The National College of Naturopathic Medicine in Portland took four years of study plus another year of residency. During her year of residency Virginia was considering where she wanted to set up practice. She traveled to Austin, Texas and loved the area but felt "it wasn't the place for me." As she was finishing her residency in the spring of 2000 she was talking to Dr. Messer - he was still Virginia's Homeopath - and he told her he was moving to Arizona to become a full time instructor at the South West College of Naturopathic Medicine in their Department of Homeopathy. Virginia's first question was who was going to take care of his patients. He told her his colleague would be taking over. Virginia then asked, "What about the naturopathic piece?" His colleague was an M.D, homeopath and as such didn't consider nutrition and herbs as a naturopath would. "So I said, 'What about me doing that? What about me coming down there and taking over your practice? And he said, 'Well, let's talk about that.' And I said, 'Okay' and we ended up talking about it and it worked out and I ended up buying his practice and here I am in (what was) his office."

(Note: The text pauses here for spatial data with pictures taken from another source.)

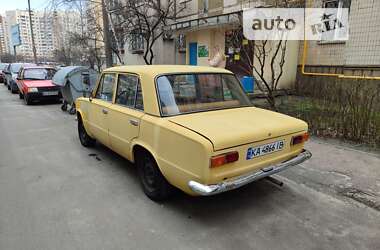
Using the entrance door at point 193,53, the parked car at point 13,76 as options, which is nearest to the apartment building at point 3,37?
the parked car at point 13,76

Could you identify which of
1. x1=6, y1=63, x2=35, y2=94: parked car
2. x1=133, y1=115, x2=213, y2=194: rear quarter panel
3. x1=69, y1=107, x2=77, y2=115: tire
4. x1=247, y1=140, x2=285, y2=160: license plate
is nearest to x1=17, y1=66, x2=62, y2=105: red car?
x1=69, y1=107, x2=77, y2=115: tire

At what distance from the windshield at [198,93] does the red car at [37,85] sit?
976cm

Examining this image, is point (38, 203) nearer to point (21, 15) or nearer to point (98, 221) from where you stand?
point (98, 221)

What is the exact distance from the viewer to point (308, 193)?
3.83 metres

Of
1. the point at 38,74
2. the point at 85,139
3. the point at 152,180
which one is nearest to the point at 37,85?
the point at 38,74

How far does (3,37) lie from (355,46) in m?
67.6

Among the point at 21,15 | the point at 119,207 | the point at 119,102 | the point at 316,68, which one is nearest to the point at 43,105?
the point at 119,102

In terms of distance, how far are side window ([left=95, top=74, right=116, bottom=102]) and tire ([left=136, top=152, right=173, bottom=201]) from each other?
1.32 m

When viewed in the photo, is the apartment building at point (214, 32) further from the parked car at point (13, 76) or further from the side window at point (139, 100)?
the parked car at point (13, 76)

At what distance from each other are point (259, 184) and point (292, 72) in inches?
335

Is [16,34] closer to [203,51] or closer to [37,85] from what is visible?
[37,85]

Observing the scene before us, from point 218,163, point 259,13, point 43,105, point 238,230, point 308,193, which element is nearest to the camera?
point 218,163

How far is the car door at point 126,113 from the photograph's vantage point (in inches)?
145

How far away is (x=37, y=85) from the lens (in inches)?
451
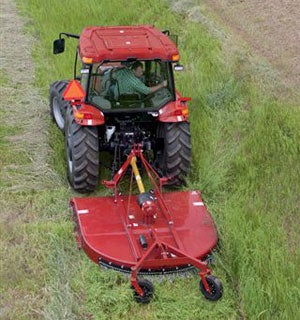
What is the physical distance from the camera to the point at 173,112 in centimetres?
698

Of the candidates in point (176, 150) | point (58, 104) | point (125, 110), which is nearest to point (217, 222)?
point (176, 150)

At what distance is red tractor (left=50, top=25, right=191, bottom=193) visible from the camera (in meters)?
6.85

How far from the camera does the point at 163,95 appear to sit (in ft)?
23.4

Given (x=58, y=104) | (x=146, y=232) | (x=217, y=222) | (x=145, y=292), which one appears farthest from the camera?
(x=58, y=104)

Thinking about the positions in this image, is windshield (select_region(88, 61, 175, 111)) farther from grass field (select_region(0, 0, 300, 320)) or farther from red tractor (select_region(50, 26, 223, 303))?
grass field (select_region(0, 0, 300, 320))

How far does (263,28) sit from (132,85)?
16.1ft

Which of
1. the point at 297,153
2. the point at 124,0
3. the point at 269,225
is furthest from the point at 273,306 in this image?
the point at 124,0

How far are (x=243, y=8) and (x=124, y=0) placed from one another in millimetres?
2592

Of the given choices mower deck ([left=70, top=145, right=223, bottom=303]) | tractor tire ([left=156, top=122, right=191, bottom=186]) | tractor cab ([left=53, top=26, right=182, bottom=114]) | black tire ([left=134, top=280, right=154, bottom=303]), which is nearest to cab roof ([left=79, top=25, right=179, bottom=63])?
tractor cab ([left=53, top=26, right=182, bottom=114])

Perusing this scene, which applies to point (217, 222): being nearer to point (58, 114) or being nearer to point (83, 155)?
point (83, 155)

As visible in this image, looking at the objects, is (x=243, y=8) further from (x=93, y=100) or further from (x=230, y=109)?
(x=93, y=100)

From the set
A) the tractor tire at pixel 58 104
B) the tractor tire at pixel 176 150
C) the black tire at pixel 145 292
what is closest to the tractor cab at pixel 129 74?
the tractor tire at pixel 176 150

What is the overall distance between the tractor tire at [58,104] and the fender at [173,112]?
1769 millimetres

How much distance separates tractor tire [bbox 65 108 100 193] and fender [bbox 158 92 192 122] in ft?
2.40
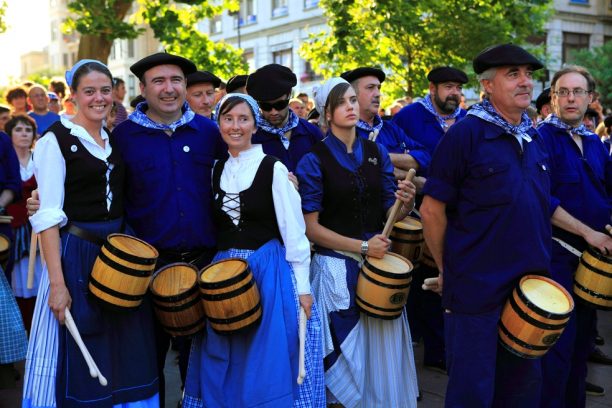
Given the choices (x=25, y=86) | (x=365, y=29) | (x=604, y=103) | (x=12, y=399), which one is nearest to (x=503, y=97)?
(x=12, y=399)

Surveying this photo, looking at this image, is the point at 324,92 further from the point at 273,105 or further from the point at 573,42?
the point at 573,42

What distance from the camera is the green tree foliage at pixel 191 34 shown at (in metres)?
13.5

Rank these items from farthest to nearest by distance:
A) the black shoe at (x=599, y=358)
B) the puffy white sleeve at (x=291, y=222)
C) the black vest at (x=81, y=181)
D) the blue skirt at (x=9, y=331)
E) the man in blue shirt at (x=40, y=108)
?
the man in blue shirt at (x=40, y=108), the black shoe at (x=599, y=358), the blue skirt at (x=9, y=331), the puffy white sleeve at (x=291, y=222), the black vest at (x=81, y=181)

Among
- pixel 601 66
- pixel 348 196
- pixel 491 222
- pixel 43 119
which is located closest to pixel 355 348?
pixel 348 196

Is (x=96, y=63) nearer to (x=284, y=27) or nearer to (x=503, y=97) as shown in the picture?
(x=503, y=97)

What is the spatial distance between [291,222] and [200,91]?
2.73 metres

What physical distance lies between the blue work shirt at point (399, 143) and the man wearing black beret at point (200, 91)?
1633 mm

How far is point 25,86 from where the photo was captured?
10234 mm

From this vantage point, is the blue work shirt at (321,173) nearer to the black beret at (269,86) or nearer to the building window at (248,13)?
the black beret at (269,86)

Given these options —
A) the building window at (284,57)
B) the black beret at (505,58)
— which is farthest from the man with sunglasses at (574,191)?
the building window at (284,57)

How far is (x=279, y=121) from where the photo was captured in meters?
5.32

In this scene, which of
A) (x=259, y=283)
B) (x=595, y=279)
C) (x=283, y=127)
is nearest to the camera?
(x=259, y=283)

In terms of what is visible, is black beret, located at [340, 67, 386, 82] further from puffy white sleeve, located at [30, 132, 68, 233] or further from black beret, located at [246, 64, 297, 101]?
puffy white sleeve, located at [30, 132, 68, 233]

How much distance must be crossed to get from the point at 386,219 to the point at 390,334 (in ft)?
2.56
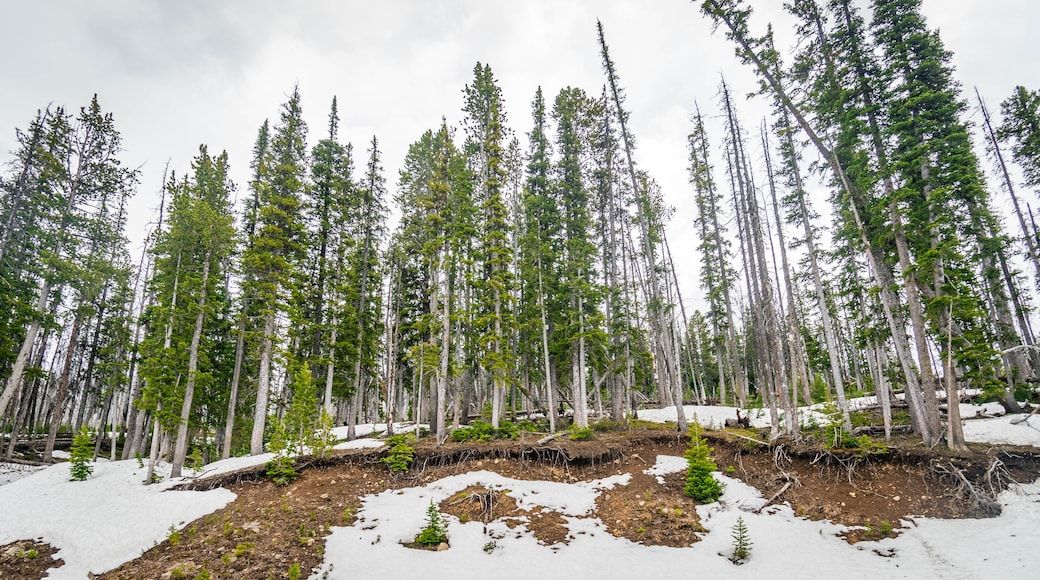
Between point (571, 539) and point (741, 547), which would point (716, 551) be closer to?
point (741, 547)

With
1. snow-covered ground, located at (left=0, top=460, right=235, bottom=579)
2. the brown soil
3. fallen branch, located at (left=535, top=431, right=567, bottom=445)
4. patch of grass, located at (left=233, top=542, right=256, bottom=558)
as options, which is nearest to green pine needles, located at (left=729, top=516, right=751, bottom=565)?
fallen branch, located at (left=535, top=431, right=567, bottom=445)

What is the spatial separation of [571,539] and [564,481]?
329 centimetres

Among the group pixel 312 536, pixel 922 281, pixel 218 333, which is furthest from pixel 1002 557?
pixel 218 333

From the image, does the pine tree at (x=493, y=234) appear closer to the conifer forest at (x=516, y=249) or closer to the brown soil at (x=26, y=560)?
the conifer forest at (x=516, y=249)

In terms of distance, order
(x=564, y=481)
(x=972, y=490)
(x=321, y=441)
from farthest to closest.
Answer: (x=321, y=441), (x=564, y=481), (x=972, y=490)

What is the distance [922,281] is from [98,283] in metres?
30.9

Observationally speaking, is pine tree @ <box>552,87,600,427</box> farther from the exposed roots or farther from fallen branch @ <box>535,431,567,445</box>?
the exposed roots

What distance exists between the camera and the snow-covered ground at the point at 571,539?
7.09 m

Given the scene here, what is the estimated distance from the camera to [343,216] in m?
19.2

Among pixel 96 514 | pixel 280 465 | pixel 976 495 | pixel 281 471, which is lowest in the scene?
pixel 96 514

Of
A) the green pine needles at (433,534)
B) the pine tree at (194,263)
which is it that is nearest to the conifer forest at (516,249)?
the pine tree at (194,263)

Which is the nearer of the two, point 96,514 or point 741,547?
point 741,547

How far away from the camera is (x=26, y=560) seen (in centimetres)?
812

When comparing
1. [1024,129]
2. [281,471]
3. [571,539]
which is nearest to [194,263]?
[281,471]
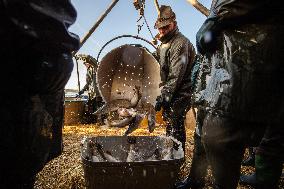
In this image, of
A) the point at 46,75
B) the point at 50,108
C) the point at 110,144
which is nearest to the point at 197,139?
the point at 110,144

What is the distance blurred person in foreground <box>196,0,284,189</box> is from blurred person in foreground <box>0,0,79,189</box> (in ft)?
3.56

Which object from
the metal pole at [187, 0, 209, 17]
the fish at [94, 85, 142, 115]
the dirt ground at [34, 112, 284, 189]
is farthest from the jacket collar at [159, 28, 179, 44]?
the dirt ground at [34, 112, 284, 189]

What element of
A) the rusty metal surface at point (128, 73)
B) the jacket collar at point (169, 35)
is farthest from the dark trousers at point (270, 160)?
the jacket collar at point (169, 35)

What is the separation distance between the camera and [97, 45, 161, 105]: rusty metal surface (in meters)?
4.13

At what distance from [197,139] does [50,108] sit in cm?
233

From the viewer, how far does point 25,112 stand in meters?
1.37

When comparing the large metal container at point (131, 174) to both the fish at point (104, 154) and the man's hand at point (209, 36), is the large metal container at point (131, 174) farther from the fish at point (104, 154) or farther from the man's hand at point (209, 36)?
the man's hand at point (209, 36)

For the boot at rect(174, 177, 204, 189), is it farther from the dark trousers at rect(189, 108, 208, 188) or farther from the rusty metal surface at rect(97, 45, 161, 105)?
the rusty metal surface at rect(97, 45, 161, 105)

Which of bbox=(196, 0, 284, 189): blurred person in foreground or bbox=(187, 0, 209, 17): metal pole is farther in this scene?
bbox=(187, 0, 209, 17): metal pole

Dr. Oram's new patients may come with a chronic condition looking for naturopathy and find themselves with a constitutional remedy as well. Virginia doesn't see homeopathic treatment as a separate aspect of her practice. "The large majority of people don't even know they need a homeopathic remedy. The people who come looking for me because I'm a homeopath are the minority. I think the homeopathy is huge - it can really open things up." One of her more memorable examples was a woman who came to her with an extreme case of endometriosis. "She was bedridden with pain. She came to me after nine pelvic surgeries, including a hysterectomy. It (the endometriosis) kept coming back every single time. She couldn't live her life. I gave her a liver detox formula of herbs and a remedy and she phoned to say she was worse for about a week and then just continuously got better. She didn't even come in for her follow up appointment. She phoned to say she was doing fantastic. She was better."

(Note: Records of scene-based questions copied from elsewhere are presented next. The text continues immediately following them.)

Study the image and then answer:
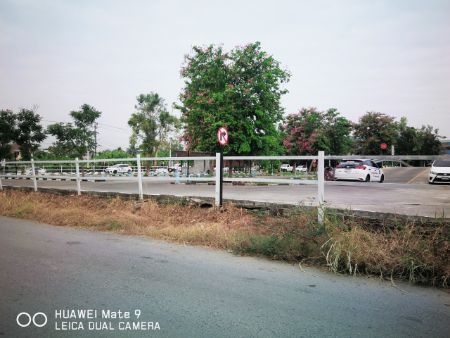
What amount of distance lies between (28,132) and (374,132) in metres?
47.6

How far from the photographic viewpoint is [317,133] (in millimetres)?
42500

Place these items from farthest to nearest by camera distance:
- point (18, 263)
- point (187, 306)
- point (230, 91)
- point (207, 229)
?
point (230, 91)
point (207, 229)
point (18, 263)
point (187, 306)

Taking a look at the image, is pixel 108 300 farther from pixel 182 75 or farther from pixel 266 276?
pixel 182 75

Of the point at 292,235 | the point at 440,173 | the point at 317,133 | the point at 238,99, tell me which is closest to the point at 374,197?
the point at 292,235

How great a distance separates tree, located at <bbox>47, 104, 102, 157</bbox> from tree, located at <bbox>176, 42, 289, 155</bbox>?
2694 centimetres

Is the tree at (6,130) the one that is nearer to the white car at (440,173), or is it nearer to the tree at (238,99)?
the tree at (238,99)

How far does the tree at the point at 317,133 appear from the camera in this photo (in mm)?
43000

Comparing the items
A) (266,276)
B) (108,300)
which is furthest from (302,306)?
(108,300)

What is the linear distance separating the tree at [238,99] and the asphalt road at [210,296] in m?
16.3

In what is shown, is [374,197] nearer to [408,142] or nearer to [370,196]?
[370,196]

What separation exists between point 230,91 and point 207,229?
50.0ft

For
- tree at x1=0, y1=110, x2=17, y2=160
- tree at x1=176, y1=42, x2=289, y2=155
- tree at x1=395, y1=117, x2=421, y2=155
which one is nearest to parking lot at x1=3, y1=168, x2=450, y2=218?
tree at x1=176, y1=42, x2=289, y2=155

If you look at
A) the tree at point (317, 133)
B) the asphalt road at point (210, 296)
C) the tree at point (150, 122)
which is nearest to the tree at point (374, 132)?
the tree at point (317, 133)

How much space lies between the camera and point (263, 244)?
5.16 m
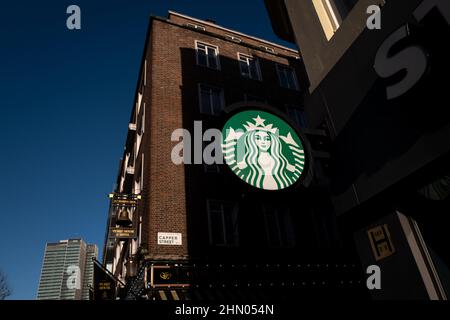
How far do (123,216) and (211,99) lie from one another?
26.0 feet

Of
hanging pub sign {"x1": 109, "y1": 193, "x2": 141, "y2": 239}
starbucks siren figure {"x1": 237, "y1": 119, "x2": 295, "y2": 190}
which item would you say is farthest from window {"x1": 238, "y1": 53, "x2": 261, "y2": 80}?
starbucks siren figure {"x1": 237, "y1": 119, "x2": 295, "y2": 190}

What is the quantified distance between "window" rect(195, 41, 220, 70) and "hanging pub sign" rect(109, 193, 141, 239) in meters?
9.27

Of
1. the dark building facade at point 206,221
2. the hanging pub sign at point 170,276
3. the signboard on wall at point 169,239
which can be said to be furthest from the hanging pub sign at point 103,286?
the signboard on wall at point 169,239

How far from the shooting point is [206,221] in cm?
1344

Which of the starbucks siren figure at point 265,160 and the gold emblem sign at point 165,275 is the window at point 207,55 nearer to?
the gold emblem sign at point 165,275

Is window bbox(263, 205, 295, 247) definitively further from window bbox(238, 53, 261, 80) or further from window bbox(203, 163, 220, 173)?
window bbox(238, 53, 261, 80)

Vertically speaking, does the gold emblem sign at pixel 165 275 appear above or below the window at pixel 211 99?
below

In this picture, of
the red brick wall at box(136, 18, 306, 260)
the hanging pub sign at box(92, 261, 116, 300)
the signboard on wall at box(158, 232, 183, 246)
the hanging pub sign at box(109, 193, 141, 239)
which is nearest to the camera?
the signboard on wall at box(158, 232, 183, 246)

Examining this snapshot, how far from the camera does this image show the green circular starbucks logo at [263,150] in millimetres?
4887

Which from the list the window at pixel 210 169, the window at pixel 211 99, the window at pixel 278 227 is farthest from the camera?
the window at pixel 211 99

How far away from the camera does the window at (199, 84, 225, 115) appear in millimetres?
16922

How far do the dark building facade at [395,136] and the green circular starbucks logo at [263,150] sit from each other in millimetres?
1162

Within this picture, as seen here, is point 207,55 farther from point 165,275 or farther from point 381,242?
point 381,242
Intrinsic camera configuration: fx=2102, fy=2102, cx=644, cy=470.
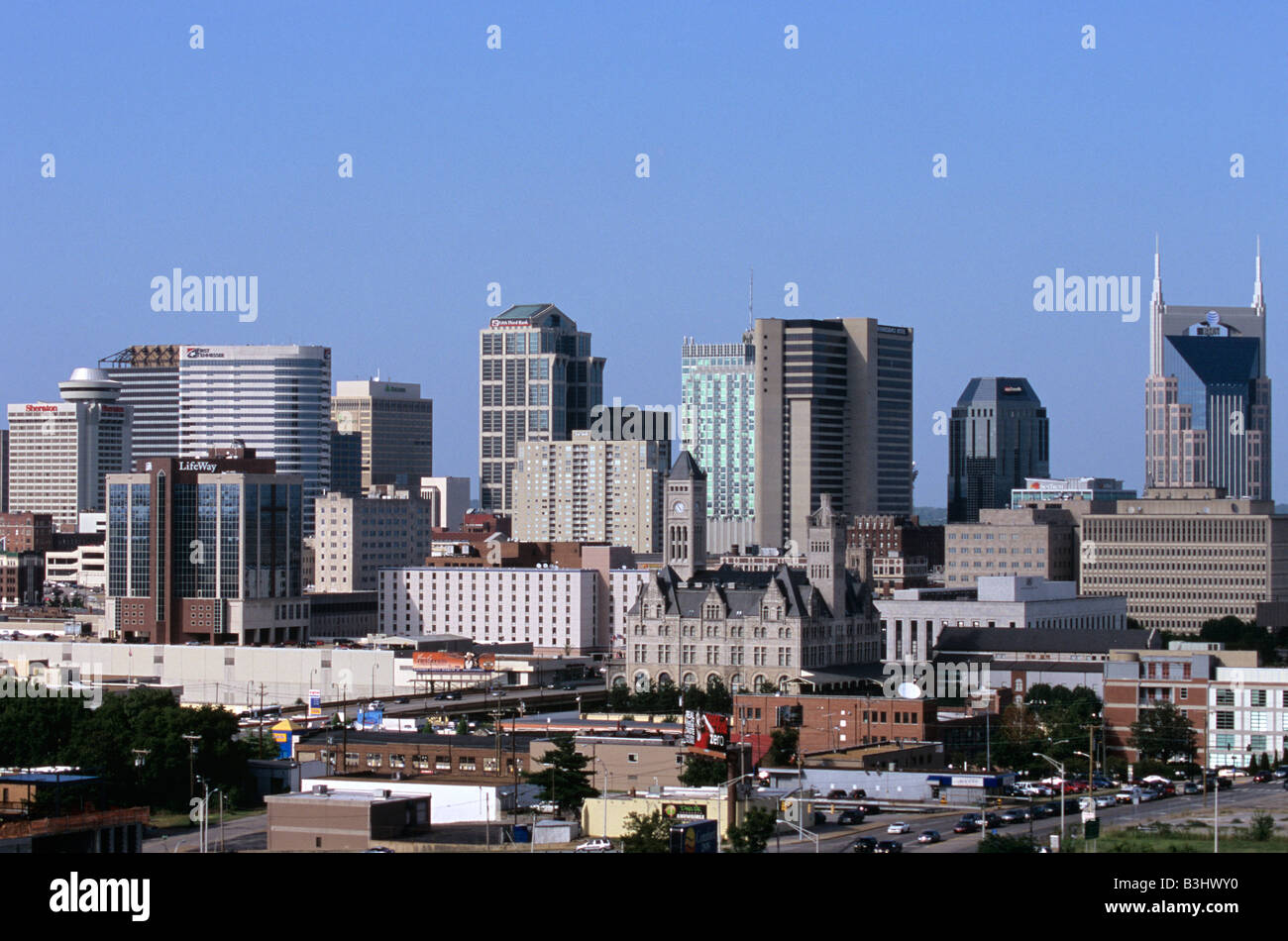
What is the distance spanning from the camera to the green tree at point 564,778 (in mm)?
63625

Virginia is a natural at developing rapport. "I feel like I'm able to draw them out. People feel comfortable with me. It gives me the insight I need. It allows me to get the case."
Dr. Oram practices classical homeopathy. When asked about the future of homeopathy, she spoke of her desire to see all the various approaches to homeopathy come together even if the practices aren't similar, to unite as homeopaths. "I'm a hopeful person and I have hope for homeopathy - worldwide for sure. In the U.S. I hope the word continues to get out."

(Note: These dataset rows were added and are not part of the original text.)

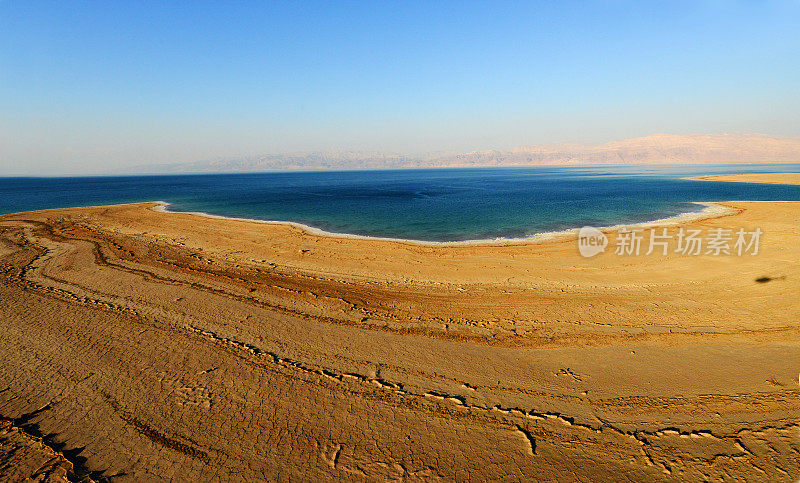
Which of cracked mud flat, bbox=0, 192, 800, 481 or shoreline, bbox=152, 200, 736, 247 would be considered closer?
cracked mud flat, bbox=0, 192, 800, 481

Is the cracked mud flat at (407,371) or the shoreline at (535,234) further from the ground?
the shoreline at (535,234)

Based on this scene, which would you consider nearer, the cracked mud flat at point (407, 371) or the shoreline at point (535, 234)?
the cracked mud flat at point (407, 371)

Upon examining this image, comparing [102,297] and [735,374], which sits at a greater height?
[102,297]

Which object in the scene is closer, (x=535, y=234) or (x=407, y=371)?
(x=407, y=371)

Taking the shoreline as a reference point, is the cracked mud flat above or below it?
below

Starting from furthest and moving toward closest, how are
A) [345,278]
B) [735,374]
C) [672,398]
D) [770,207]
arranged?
1. [770,207]
2. [345,278]
3. [735,374]
4. [672,398]

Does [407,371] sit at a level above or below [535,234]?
below

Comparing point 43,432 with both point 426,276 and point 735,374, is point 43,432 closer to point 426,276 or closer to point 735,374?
point 426,276

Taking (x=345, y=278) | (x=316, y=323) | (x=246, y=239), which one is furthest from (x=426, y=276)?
(x=246, y=239)
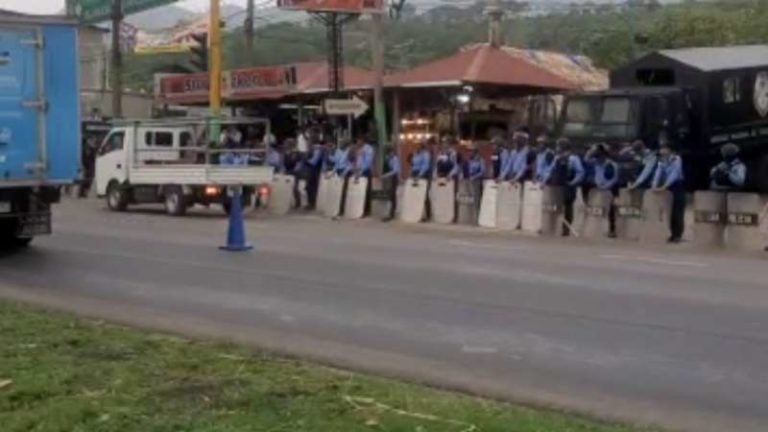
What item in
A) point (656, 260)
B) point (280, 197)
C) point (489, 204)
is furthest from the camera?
point (280, 197)

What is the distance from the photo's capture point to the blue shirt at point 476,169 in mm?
26516

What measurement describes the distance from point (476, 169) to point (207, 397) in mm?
19242

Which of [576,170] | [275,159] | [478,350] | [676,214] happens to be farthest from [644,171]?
[478,350]

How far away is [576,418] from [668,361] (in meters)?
2.50

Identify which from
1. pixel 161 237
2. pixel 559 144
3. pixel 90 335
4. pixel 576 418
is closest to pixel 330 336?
pixel 90 335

"I remember Dr. Messer saying to me, 'You'll do fine anywhere because you care about people, and that comes across.'"
And that is something that does come across, in a quietly spoken way. Her manner, her way of speaking, her thoughtfulness her warmth are wrapped in a humble yet matter-of-fact demeanor that had me feeling very much at ease. Dr. Virginia Oram's presence is much greater than one might originally think.